Ludger Schuh: Nehmen Sie Meßmer-Tee. Dahinter steht die Ostfriesische Teegesellschaft, für die wir planen. Die stellen ihren Bedarf am Markt fest, fragen dann ihren Tee weltweit nach und kaufen entsprechend ein. Genau so macht es Frosta im klassischen Tiefkühlfischbereich und bei den Ernteprodukten: Den Bedarf im Einzelhandel analysieren und dann die entsprechende Ware ordern. Für Ernteprodukte läuft es ebenso. Bei beiden Kunden wird die Absatzplanung über eine Inform-Software optimiert.

Matthias Berlit: Eine ständige Herausforderung ist für uns die Prozessmodellierung. Dass sich Prozesse ändern, ist ja nichts Neues. Aber die Änderungsgeschwindigkeit nimmt zu. Darum integrieren wir Prozessmodellierungsdateien in unsere Software – Business Process Modelling –, um etwa Workflows und andere Prozesse schnell und einfach modellieren zu können. VW Mexico produziert etwa 700.000 Autos im Jahr und verschifft sie in die ganze Welt. Da gibt es dann mal Änderungen in der Qualitätssicherung, vielleicht muss bei allen New Beetles, die nach Nordamerika gehen, der Batteriestand noch einmal gemessen und protokolliert werden. Unser Kunde ICO schlägt in Antwerpen und Zeebrügge 1,8 Millionen Autos aller großen Hersteller um. Und jetzt kommt ein Opel Ampera, ein Elektro-Auto. Für den gibt es natürlich wieder neue Prozesse, etwa Steckdose statt Zapfsäule. Diese Änderungen lassen sich innerhalb kürzester Zeit im System durchführen, auch wenn ich sie weltweit in meinen Betrieben ausrollen will, damit überall die gleichen Prozesse installiert sind.

Vielleicht sollten wir zum Schluss noch einmal auf die vertikale Integration und das Sales and Operation Planning zurückkommen?

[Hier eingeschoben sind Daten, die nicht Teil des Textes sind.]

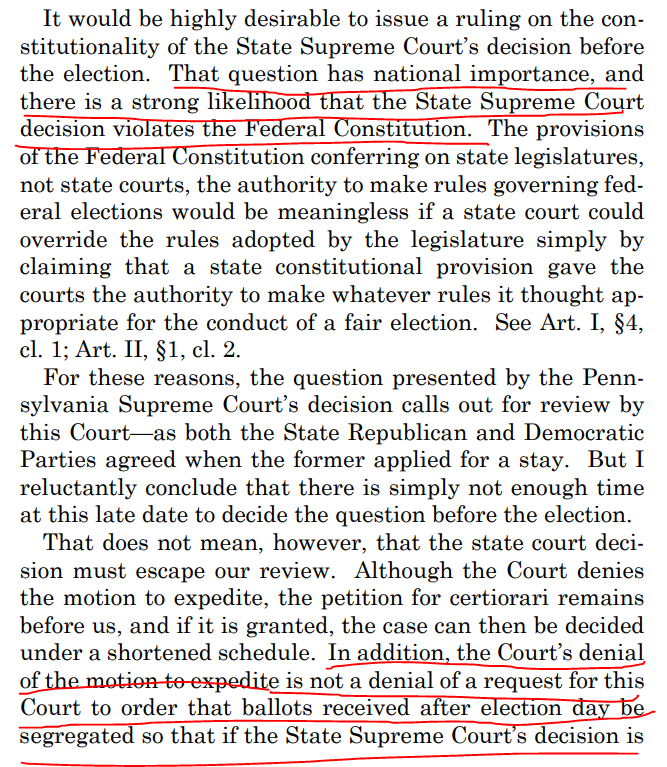 It would be highly desirable to issue a ruling on the constitutionality of the State Supreme Court's decision before the election. That question has national importance, and there is a strong likelihood that the State Supreme Court decision violates the Federal Constitution. The provisions of the Federal Constitution conferring on state legislatures, not state courts, the authority to make rules governing federal elections would be meaningless if a state court could override the rules adopted by the legislature simply by claiming that a state constitutional provision gave the courts the authority to make whatever rules it thought appropriate for the conduct of a fair election. See Art. I, §4, cl. 1; Art. II, §1, cl. 2.

For these reasons, the question presented by the Pennsylvania Supreme Court's decision calls out for review by this Court—as both the State Republican and Democratic Parties agreed when the former applied for a stay. But I reluctantly conclude that there is simply not enough time at this late date to decide the question before the election.

That does not mean, however, that the state court decision must escape our review. Although the Court denies the motion to expedite, the petition for certiorari remains before us, and if it is granted, the case can then be decided under a shortened schedule. In addition, the Court's denial of the motion to expedite is not a denial of a request for this Court to order that ballots received after election day be segregated so that if the State Supreme Court's decision is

Ludger Schuh: In einem Unternehmen gibt es die verschiedensten Zielsetzungen. Die Entscheidungsträger – Produktionsleiter, Kaufmännische Leiter – sollen sich einigen und auf einer kollaborativen Plattform ihre Pläne anpassen, um das Gesamtunternehmensziel optimal zu erreichen. In der Vergangenheit haben sie sich geeinigt, ohne zu wissen, wie sich ihre Entscheidungen in der Unternehmensorganisation nach unten auswirken. Jetzt ist man aber in der Lage, tatsächlich die Supply Chain durchzuplanen, zu simulieren, um zu sehen, ob das überhaupt funktioniert. Gibt es genug Produktionsstätten, welche Folgen hat das im Deckungsbeitrag, erreiche ich überhaupt die Gewinnziele? Das ist mittlerweile bei der Unterstützung des Sales and Operation Planning über unsere integrativen Planungsansätze möglich.

Meine Herren, vielen Dank für das Gespräch.